HART communications: current capability and future options

02 March 2015
Volume 7 · Issue 3

Abstract

James Price, chair of the Hazardous Area Response Team (HART) National Operations Group and HART manager for West Midlands Ambulance Service NHS Foundation Trust, explains the communications systems the teams employ.

The Hazardous Area Response Team (HART) programme was rolled out across all NHS Ambulance Trusts in England between 2008 and 2012. The roll-out coincided with the ambulance service's change to a new way of communicating with crews and control rooms using Airwave. It also saw the widespread introduction of satellite communications by the emergency services. HART has been at the forefront of this digital revolution.

HART operates in four key areas: as an Incident Response Unit (IRU), Urban Search and Rescue (USAR), Inland Water Operations (IWO) and Tactical Medical Operations (TMO). The first, IRU, includes incidents involving Chemical, Biological, Radiological or Nuclear (CBRN) materials, and requires the team to wear a variety of respiratory personal protective equipment (PPE), including breathing apparatus and respirators. USAR involves incidents at height or within collapsed structures. IWO requires the team to operate in areas of flooding or to rescue patients in fast flowing water such as rivers. The final area is TMO, which involves providing medical support to police operations that may include firearms.

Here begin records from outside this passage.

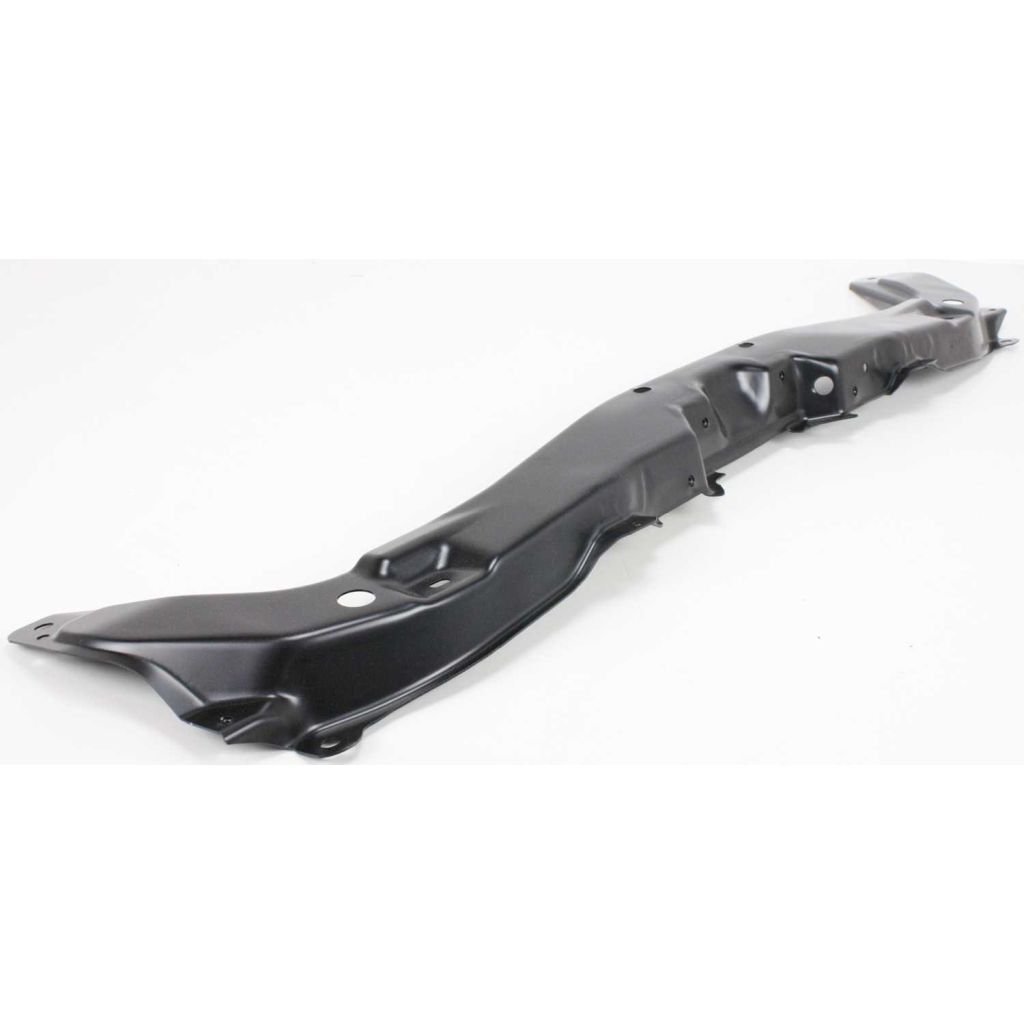 DODGE TRUCKS & VANS GRAND CARAVAN TIE BAR UPPER OEM#68023327AA 2008-2020 PL#CH1225208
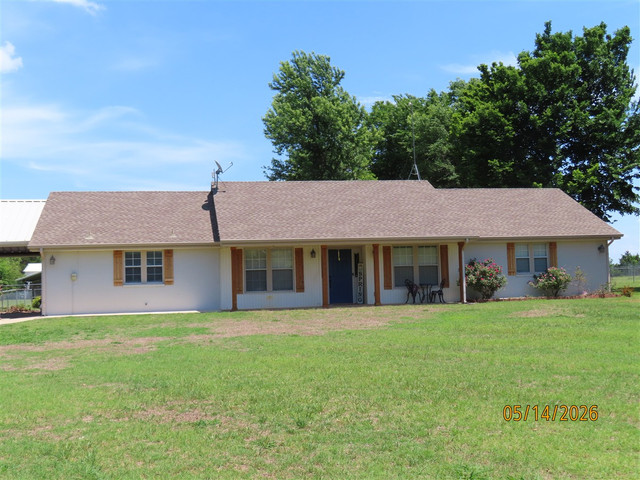 225 Morningside Dr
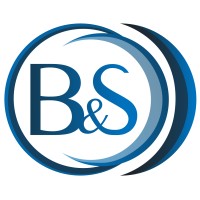 B&S Group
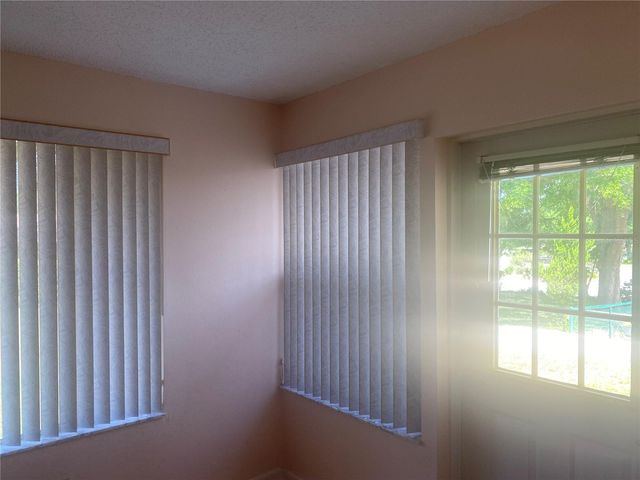 9802 SW 88TH TERRACE C, Ocala, FL 34481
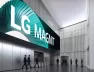 LG MAGNIT ISE 2026 centro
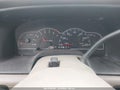 Photo 7 of 18 — 1999 Ford Windstar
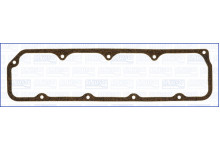 Прокладка клапанної кришки (пробкова) Transit 2,5D/TD 1986-2000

To enable the team to operate they are issued with a wide range of vehicles. The Forward Command Vehicle (FCV) is state of the art with equipment supplied by Excelerate Technology. It has satellite connectivity and generates its own Wi-Fi and Global System for Mobile Communications (GSM) networks locally. This allows Wi-Fi enabled devices such as laptops and smart phones to connect to the internet, but with its own GSM network as well, the vehicle can facilitate staff and other agencies to make mobile phone calls via its in-built telephone exchange. The vehicle also has a day/night/thermal camera system that can zoom in up to half a mile away. When HART staff enter the Inner Cordon they have body-worn cameras from which the video is then beamed back to the FCV; from there it can be sent anywhere in the world. The vehicle also utilises various software platforms to provide information and identification of CBRN or hazardous substances.

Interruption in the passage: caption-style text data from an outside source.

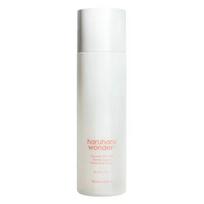 [Haruharu] Centella 3% PHA Gentle Liquid Exfoliating Serum 120ml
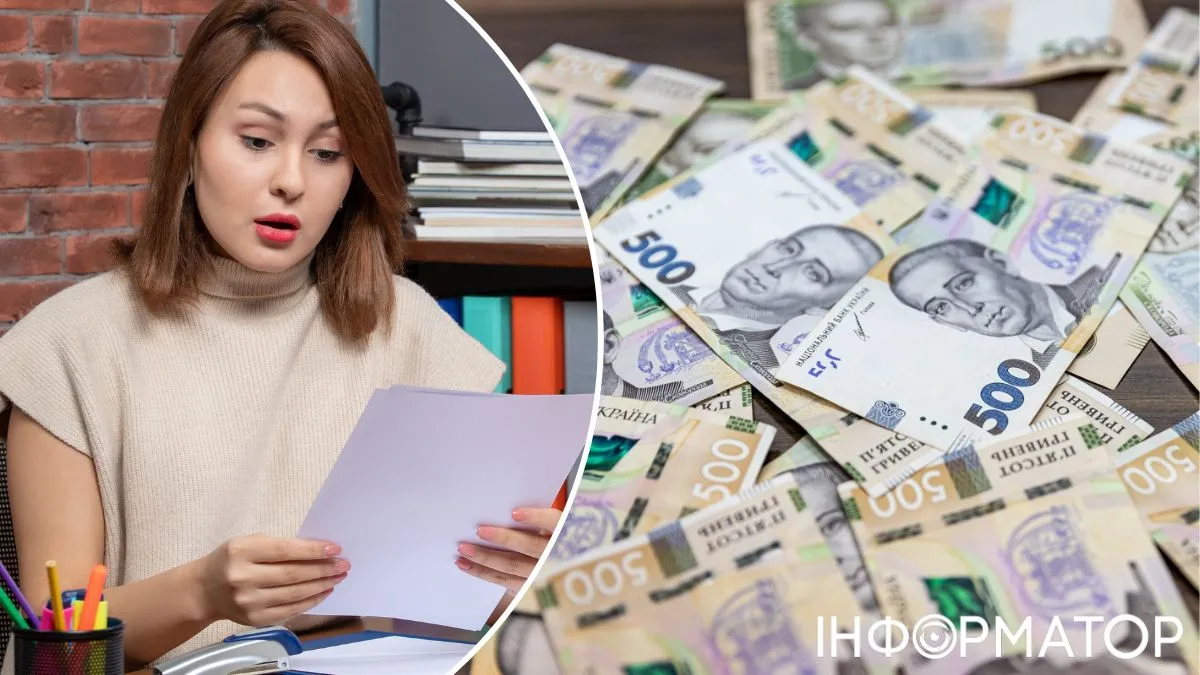 У клиентки ПриватБанка похитили с кредитки средства и она вынуждена закрывать долг по кредиту в размере 82 513 гривен – что решил суд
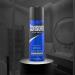 Consort Hair Spray Regular Hold Aerosol  8.30 Ounce - Buy Online on GoSupps.com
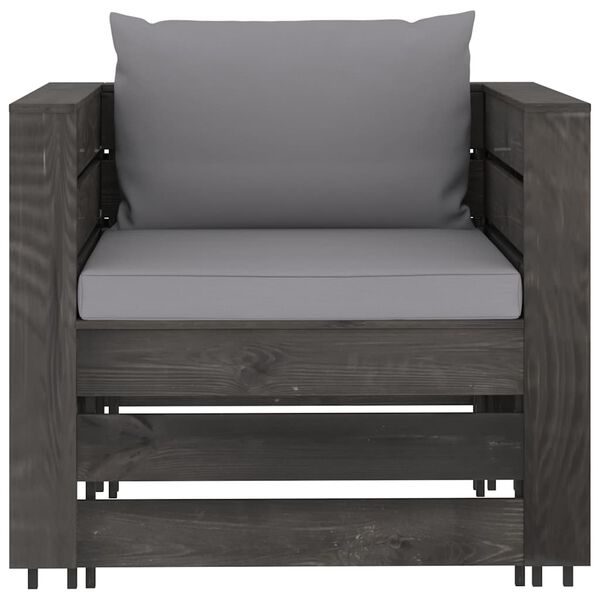 Showing Product Image 3 of 8
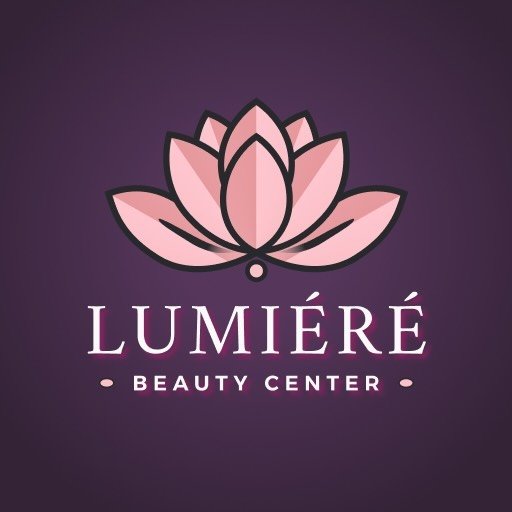lumiere.beauty.center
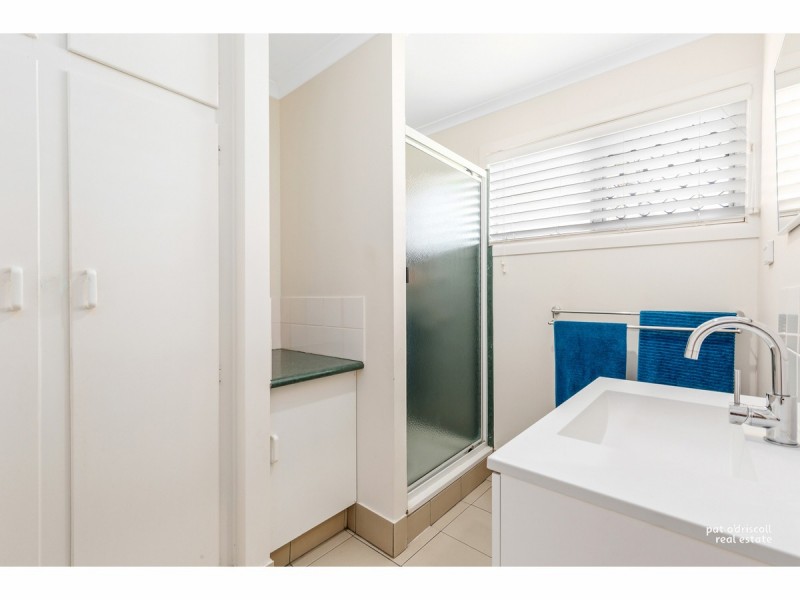 106 Rice Street, Park Avenue QLD 4701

‘The four key areas for HART present different challenges and requirements with regards to information technology’

The four key areas for HART present different challenges and requirements with regards to information technology (IT). The programme and its Command Vehicle began life with only the IRU and USAR elements to consider. The TMO and IWO capabilities were added midway through the programme roll-out. This is due in part to HART being required to match the National Risk Register (Cabinet Office, 2013) and provide the NHS response to those incidents.

The last 18 months has seen a review of the HART programme as its current fleet of vehicles and associated IT is due to be replaced. While engagement with wider stakeholders and cross-Government departments confirms that HART is here to stay, how it is equipped and provisioned has been subject to an internal review through the programme's Vehicle and Equipment Group. This has taken into consideration the views of operational staff as well as over 25 000 calls that HART has now attended throughout the UK since its inception in 2008. The group has also considered the more varied work HART is involved in following the addition of the IWO and TMO capabilities.

IWO has proved to be a very busy area for HART and is represented on the National Risk Register (Cabinet Office, 2013). The incidents across the south of the country, and in particular the Somerset Levels, have seen widespread media coverage, but have also shown that the HART IT provision needs to change to replicate the work and the risks involved. We have learnt from experience that while designed as intended, the work HART now does some 7 years later has demonstrated the need for a more flexible and agile approach and is not based upon a single vehicle containing all of its technology. This new approach will better support operational staff as well as partner agencies. The broad requirements are out to tender and will hopefully include options such as portable satellite connectivity, which will see teams being able to access cut off communities using the IWO skill set, with a view to ensuring the elderly and vulnerable are supported as we establish a clinic and access patient records to arrange repeat prescriptions as an example.

HART has been at the forefront of the digital revolution

‘There are now more options, but more importantly, opportunities in which to improve our capability’

Technology has moved very quickly since HART began. There are now more options, but more importantly, opportunities in which to improve our capability. We have learnt that IT is part and parcel of the response as it both improves the safety of staff and through sharing with partner agencies allows a common operational picture to be obtained more quickly. It will also improve clinical outcomes, as HART will be able to more readily integrate clinicians through telemedicine to bring a doctor to the patient's side remotely to support the HART Paramedic.